Task objective: Can you give everything from the line containing "What amount of space is found" down to the line containing "tree shadow on grass (x1=244 y1=0 x2=400 y2=35) →" again, substituting "viewpoint" for every "camera" and leaving all else unchanged?

Items from a dataset:
★ ★ ★ ★
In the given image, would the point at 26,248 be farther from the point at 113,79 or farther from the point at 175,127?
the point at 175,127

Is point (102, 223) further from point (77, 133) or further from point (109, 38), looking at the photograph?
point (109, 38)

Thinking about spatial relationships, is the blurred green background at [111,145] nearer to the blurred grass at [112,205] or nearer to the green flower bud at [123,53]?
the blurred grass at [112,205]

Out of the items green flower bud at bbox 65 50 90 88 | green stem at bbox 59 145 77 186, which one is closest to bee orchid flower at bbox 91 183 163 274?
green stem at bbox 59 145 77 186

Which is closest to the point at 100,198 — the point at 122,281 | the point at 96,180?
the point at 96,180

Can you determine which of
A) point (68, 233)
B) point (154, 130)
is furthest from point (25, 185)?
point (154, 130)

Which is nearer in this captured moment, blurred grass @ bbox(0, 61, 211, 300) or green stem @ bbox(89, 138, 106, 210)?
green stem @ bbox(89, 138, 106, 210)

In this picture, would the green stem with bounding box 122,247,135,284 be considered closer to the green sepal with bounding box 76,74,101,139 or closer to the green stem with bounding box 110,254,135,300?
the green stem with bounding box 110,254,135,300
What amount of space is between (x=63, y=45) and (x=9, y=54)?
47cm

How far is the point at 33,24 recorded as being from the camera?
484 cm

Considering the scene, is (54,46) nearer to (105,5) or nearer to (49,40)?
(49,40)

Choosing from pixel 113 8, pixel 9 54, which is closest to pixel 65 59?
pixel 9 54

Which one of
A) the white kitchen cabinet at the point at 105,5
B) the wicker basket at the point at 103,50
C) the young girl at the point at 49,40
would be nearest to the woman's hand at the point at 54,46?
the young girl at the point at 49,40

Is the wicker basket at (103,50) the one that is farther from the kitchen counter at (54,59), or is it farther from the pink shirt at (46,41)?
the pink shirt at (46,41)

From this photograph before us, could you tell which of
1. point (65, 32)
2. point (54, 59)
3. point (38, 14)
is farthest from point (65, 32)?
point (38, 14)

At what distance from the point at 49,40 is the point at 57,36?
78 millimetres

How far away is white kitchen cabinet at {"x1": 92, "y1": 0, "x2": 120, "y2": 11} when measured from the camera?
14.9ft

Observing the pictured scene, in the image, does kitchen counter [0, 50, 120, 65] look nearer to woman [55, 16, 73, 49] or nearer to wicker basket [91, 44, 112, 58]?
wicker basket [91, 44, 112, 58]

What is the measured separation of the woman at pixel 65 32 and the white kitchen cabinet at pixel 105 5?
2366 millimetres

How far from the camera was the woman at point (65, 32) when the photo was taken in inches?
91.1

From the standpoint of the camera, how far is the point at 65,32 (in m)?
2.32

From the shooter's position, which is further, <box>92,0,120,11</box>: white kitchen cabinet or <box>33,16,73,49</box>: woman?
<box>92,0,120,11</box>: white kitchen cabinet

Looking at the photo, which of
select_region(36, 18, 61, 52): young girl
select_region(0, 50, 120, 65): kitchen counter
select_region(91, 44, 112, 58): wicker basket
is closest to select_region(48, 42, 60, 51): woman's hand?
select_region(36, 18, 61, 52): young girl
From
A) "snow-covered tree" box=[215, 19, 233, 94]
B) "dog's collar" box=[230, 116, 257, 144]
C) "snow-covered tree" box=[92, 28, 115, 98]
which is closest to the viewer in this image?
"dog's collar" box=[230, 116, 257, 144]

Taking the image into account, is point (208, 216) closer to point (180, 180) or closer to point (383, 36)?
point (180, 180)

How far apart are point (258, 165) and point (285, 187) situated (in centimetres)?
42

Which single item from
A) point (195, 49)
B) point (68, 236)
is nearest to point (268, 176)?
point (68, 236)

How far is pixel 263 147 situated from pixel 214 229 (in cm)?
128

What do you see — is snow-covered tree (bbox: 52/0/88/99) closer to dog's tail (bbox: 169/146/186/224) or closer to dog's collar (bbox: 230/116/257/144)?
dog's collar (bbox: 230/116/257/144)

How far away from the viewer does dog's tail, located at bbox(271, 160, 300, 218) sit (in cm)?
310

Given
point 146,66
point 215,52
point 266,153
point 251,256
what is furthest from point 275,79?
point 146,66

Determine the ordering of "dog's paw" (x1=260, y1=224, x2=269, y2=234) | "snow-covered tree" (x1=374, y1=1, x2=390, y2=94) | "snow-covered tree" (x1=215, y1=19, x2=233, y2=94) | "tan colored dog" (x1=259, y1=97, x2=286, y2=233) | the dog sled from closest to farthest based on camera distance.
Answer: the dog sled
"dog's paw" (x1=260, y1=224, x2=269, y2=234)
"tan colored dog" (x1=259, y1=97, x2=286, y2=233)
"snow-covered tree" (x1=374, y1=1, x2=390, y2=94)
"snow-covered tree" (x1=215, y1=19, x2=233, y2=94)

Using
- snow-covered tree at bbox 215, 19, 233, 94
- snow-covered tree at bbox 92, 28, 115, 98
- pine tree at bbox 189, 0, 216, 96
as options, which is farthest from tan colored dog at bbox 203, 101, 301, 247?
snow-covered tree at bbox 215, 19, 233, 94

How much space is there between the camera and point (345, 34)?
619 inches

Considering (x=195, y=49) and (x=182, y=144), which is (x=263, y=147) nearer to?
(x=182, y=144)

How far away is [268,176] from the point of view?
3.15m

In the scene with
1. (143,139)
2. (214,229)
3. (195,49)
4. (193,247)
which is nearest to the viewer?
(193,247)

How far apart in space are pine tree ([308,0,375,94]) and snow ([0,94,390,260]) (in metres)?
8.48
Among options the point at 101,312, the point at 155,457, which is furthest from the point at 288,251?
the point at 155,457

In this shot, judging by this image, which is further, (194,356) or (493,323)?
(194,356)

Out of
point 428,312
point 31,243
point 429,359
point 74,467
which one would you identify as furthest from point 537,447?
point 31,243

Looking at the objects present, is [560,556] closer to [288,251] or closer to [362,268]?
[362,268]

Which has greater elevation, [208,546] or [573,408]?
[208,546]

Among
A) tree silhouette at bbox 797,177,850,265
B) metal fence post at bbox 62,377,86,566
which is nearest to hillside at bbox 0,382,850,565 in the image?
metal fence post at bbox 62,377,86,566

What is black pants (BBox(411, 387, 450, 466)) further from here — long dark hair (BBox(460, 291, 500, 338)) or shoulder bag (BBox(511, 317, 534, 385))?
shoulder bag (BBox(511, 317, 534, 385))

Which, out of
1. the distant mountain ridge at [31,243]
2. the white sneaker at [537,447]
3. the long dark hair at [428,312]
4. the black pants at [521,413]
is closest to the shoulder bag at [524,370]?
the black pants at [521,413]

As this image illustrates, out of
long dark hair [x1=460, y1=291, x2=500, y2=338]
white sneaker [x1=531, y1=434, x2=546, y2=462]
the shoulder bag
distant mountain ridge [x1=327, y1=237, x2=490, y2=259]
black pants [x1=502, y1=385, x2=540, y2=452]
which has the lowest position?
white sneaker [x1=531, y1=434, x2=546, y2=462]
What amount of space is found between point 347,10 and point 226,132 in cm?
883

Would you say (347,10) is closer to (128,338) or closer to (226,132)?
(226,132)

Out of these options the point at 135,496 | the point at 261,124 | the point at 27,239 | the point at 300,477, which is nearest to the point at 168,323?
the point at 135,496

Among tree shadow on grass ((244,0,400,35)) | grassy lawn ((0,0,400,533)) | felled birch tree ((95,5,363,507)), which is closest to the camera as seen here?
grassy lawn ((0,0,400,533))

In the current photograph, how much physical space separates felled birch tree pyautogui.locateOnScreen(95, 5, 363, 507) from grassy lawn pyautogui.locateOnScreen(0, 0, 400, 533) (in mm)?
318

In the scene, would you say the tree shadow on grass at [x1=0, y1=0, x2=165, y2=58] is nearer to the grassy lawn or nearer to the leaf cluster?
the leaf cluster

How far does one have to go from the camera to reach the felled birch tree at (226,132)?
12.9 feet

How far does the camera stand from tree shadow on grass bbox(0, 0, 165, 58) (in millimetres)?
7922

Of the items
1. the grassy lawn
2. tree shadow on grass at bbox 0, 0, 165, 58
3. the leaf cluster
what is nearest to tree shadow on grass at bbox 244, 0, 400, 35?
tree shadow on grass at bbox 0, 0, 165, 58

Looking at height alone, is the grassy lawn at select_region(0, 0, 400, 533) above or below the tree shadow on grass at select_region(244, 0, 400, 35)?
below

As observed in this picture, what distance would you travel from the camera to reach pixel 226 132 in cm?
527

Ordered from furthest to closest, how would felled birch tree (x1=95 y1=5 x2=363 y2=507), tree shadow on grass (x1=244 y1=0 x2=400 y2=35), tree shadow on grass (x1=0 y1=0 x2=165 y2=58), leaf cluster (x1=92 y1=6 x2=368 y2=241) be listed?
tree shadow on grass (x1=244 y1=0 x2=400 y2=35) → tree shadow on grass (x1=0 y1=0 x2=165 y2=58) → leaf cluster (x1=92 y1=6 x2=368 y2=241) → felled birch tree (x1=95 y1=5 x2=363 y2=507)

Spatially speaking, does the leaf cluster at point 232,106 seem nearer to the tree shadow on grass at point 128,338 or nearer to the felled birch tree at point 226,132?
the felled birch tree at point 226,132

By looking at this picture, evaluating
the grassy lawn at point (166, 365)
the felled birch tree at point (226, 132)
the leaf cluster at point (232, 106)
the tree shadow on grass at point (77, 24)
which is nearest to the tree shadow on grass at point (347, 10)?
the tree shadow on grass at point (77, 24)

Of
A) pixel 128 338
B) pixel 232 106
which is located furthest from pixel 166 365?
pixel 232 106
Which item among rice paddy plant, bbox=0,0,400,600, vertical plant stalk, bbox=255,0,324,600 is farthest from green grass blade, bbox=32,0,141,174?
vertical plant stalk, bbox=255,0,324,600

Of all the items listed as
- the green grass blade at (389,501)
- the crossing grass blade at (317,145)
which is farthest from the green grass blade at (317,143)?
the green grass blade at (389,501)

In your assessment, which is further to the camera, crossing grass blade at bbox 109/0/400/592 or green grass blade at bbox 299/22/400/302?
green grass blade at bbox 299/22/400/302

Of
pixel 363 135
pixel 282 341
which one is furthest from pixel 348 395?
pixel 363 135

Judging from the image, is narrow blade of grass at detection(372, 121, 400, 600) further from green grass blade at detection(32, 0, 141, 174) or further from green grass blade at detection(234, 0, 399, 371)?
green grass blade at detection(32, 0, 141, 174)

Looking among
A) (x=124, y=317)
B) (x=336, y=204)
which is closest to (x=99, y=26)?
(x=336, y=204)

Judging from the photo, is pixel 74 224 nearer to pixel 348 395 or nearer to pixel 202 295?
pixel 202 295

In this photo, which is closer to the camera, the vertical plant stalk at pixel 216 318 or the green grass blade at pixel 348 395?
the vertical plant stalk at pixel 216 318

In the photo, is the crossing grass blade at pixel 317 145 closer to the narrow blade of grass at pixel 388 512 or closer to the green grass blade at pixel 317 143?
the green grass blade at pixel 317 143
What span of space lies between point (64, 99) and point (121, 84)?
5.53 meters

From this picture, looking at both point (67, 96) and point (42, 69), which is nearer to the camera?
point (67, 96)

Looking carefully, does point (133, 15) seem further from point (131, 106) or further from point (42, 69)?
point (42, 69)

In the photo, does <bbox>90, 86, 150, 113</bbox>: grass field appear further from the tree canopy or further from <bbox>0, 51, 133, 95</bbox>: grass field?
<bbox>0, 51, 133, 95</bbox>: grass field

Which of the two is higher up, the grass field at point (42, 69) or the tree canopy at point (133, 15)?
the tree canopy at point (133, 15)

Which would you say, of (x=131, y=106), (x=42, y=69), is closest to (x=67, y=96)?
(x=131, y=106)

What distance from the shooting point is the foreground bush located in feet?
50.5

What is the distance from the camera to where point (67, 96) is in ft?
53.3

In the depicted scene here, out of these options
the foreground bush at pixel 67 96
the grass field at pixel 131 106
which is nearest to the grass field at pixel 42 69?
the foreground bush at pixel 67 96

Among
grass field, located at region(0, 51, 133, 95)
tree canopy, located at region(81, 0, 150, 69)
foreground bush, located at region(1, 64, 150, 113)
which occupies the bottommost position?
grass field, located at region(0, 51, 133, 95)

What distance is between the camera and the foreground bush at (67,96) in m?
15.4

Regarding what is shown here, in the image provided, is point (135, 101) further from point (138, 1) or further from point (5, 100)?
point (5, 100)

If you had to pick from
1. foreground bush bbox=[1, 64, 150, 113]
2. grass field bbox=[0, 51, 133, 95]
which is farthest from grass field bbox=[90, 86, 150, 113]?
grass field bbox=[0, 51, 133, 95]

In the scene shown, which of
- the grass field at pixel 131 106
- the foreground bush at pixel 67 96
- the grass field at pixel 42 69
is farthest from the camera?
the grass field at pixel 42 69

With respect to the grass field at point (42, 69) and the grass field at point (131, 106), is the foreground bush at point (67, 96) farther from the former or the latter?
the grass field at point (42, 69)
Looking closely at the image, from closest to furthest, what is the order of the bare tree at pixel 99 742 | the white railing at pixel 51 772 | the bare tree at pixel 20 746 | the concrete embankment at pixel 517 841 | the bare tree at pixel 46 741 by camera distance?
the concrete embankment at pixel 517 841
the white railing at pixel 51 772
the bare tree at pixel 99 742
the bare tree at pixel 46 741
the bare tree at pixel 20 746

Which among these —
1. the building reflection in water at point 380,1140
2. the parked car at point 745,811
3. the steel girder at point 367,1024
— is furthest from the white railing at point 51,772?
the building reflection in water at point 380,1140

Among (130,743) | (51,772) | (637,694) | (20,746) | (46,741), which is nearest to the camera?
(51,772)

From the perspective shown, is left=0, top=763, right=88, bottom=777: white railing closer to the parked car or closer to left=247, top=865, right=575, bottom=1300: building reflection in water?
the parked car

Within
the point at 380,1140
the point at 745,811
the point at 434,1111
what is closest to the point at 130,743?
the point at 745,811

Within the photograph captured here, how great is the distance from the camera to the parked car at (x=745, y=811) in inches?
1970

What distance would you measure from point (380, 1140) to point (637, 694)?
★ ★ ★ ★
Reply:
What amount of space is found between point 347,10 and point 226,132 in cm?
883

Would you say (347,10) is closer to (128,338) or closer to (226,132)?
(226,132)

Out of these options the point at 135,496 | the point at 261,124 | the point at 27,239 | the point at 300,477, which is nearest to the point at 168,323?
the point at 135,496

Among tree shadow on grass ((244,0,400,35)) | grassy lawn ((0,0,400,533)) | felled birch tree ((95,5,363,507)), which is closest to the viewpoint as seen here?
grassy lawn ((0,0,400,533))

In the current photograph, how much physical space separates felled birch tree pyautogui.locateOnScreen(95, 5, 363, 507) from grassy lawn pyautogui.locateOnScreen(0, 0, 400, 533) (in mm)?
318

In the scene, would you say the tree shadow on grass at [x1=0, y1=0, x2=165, y2=58] is nearer to the grassy lawn or nearer to the leaf cluster?
the leaf cluster

How far does one have to go from the viewpoint to reach the felled birch tree at (226,132)?
12.9 feet

How far does the viewpoint stand from tree shadow on grass bbox(0, 0, 165, 58) (in millimetres)?
7922

Of the items
1. the grassy lawn
2. tree shadow on grass at bbox 0, 0, 165, 58
3. the leaf cluster
what is nearest to tree shadow on grass at bbox 244, 0, 400, 35?
tree shadow on grass at bbox 0, 0, 165, 58

Looking at height alone, is the grassy lawn at select_region(0, 0, 400, 533) above or below the tree shadow on grass at select_region(244, 0, 400, 35)?
below

As observed in this picture, what distance would you travel from the viewpoint to reach pixel 226 132 in cm?
527

Ordered from furthest to closest, how would felled birch tree (x1=95 y1=5 x2=363 y2=507), tree shadow on grass (x1=244 y1=0 x2=400 y2=35), tree shadow on grass (x1=0 y1=0 x2=165 y2=58), leaf cluster (x1=92 y1=6 x2=368 y2=241) be listed?
tree shadow on grass (x1=244 y1=0 x2=400 y2=35) → tree shadow on grass (x1=0 y1=0 x2=165 y2=58) → leaf cluster (x1=92 y1=6 x2=368 y2=241) → felled birch tree (x1=95 y1=5 x2=363 y2=507)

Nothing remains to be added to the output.